[Begin Information given]

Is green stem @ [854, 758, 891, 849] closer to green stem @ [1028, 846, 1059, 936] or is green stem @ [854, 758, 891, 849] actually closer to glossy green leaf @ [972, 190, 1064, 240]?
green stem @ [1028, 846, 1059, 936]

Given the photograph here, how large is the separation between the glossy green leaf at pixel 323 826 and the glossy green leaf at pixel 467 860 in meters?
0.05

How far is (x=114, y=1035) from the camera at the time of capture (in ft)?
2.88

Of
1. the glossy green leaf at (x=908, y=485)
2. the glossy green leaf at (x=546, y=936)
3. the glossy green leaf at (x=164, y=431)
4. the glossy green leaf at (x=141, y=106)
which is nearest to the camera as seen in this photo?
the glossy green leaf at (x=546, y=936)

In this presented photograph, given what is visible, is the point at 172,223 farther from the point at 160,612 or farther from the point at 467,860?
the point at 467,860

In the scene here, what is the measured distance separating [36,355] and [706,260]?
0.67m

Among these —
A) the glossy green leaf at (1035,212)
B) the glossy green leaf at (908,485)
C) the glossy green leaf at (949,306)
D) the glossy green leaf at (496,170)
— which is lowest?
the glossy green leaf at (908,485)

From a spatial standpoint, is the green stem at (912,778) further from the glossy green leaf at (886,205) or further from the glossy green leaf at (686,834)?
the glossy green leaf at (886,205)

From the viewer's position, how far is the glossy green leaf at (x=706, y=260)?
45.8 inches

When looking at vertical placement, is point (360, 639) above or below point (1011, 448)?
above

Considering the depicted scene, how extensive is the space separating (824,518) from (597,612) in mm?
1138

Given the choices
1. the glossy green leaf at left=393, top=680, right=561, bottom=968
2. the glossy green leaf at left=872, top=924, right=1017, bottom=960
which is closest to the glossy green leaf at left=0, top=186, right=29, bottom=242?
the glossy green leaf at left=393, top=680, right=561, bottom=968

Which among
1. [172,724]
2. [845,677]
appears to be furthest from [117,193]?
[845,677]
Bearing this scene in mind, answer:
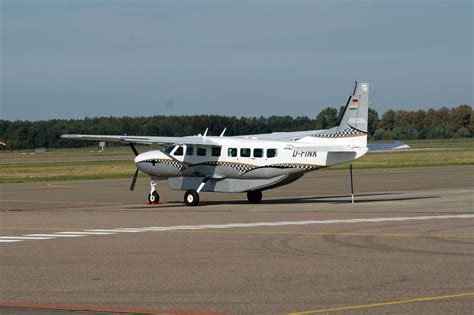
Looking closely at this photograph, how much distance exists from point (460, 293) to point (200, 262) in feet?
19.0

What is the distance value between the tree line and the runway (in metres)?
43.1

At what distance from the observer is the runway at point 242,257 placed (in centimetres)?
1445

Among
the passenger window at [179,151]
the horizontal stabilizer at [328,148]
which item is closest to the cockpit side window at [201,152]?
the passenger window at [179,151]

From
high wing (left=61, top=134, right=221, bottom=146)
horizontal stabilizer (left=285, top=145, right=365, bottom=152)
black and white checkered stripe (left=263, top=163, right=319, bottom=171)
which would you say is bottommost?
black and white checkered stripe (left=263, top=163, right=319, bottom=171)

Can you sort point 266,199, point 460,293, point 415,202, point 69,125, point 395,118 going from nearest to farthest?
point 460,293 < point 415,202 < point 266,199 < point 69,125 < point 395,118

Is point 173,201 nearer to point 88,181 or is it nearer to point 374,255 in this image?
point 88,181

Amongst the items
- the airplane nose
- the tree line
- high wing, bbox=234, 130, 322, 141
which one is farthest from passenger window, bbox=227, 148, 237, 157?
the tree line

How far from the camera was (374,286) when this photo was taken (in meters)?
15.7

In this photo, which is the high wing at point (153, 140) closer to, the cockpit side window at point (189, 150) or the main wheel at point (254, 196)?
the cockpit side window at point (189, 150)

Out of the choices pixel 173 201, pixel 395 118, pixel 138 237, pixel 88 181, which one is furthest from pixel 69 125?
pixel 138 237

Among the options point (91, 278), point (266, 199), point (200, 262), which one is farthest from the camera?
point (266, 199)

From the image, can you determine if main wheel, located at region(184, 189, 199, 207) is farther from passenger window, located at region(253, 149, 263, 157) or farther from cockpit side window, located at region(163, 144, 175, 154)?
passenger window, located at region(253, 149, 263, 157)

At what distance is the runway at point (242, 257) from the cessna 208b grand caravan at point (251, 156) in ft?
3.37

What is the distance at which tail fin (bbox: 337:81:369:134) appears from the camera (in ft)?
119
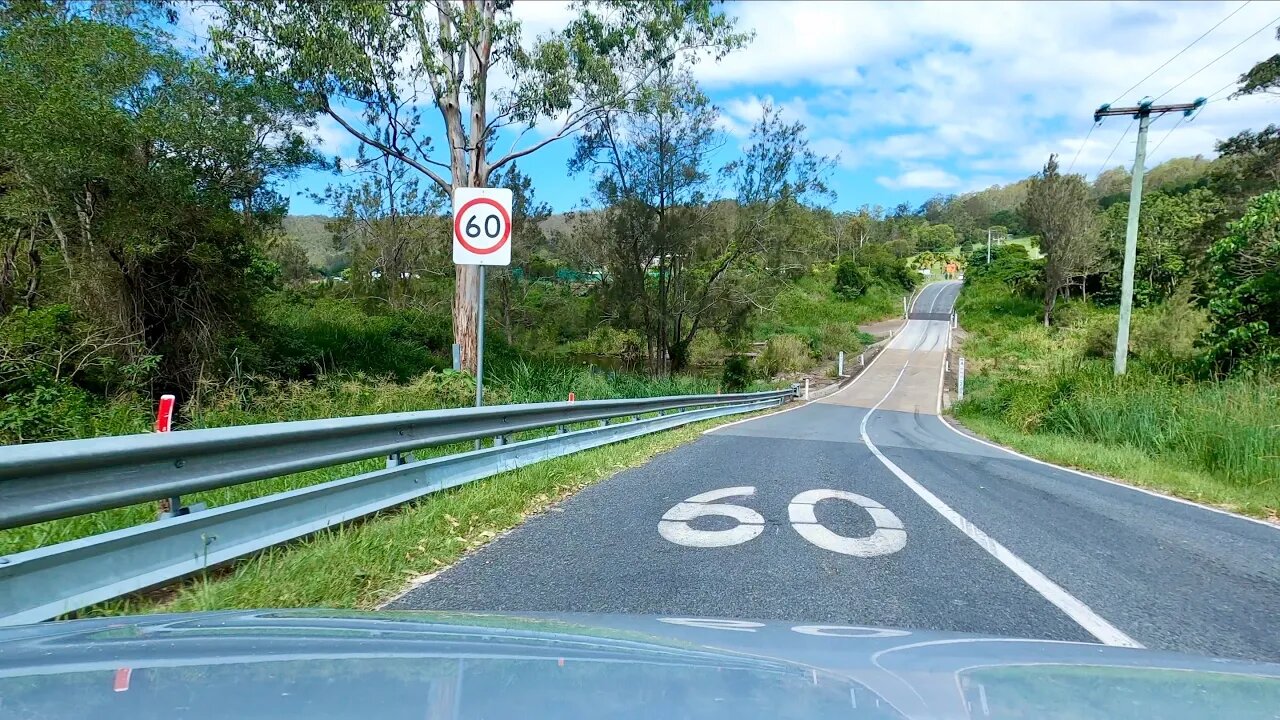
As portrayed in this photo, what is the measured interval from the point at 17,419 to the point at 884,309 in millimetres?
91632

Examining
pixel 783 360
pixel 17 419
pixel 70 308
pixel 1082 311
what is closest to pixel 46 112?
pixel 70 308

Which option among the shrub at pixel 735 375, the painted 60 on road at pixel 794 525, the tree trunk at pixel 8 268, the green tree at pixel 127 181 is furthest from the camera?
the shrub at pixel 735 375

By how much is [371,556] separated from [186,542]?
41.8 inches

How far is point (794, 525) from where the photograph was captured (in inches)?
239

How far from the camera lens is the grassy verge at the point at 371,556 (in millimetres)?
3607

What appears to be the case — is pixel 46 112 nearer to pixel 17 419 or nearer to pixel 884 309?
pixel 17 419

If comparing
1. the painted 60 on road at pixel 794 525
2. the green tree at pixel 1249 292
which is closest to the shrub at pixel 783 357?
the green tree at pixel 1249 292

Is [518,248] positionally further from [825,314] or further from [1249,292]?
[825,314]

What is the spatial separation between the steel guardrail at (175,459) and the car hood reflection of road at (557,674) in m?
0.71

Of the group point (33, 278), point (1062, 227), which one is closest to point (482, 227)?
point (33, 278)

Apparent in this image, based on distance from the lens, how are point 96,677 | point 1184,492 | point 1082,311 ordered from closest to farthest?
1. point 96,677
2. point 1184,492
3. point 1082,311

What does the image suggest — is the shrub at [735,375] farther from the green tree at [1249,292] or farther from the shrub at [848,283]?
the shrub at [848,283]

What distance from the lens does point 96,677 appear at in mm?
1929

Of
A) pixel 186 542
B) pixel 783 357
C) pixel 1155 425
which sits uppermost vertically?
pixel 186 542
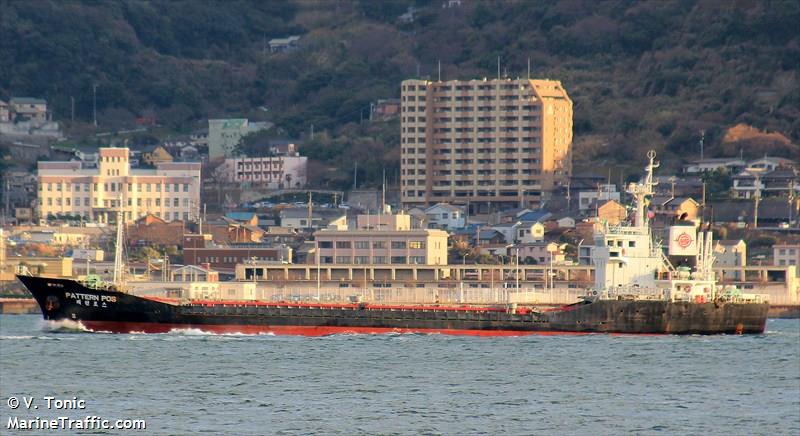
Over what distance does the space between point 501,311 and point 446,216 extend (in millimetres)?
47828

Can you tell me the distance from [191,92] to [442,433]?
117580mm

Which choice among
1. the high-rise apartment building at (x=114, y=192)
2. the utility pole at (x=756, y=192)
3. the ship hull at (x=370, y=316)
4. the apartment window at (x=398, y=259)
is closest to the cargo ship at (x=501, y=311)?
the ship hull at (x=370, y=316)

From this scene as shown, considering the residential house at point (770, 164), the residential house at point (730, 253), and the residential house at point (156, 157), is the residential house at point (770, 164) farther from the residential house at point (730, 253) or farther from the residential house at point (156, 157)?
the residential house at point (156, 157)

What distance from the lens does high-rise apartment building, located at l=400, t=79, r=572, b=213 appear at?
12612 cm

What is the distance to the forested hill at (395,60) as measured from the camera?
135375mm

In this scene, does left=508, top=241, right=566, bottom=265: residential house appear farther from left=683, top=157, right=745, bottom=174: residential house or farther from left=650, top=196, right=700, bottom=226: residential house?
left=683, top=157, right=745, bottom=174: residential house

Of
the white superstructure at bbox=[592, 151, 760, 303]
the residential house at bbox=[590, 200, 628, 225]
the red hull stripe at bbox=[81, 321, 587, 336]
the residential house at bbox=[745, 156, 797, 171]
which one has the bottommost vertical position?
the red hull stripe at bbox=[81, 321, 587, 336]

[End Information given]

### What is being asked
Please list each line of the records above that contains the string "high", treating uppercase and lowercase as different.

### Exercise output
high wing (left=61, top=134, right=221, bottom=146)
- high wing, bbox=234, 130, 322, 141
In this photo, which is the high wing at point (153, 140) closer to, the cockpit side window at point (189, 150) or the main wheel at point (254, 196)?
1. the high-rise apartment building at (x=114, y=192)
What distance from the lens does high-rise apartment building, located at l=400, t=79, r=572, b=213 appear at?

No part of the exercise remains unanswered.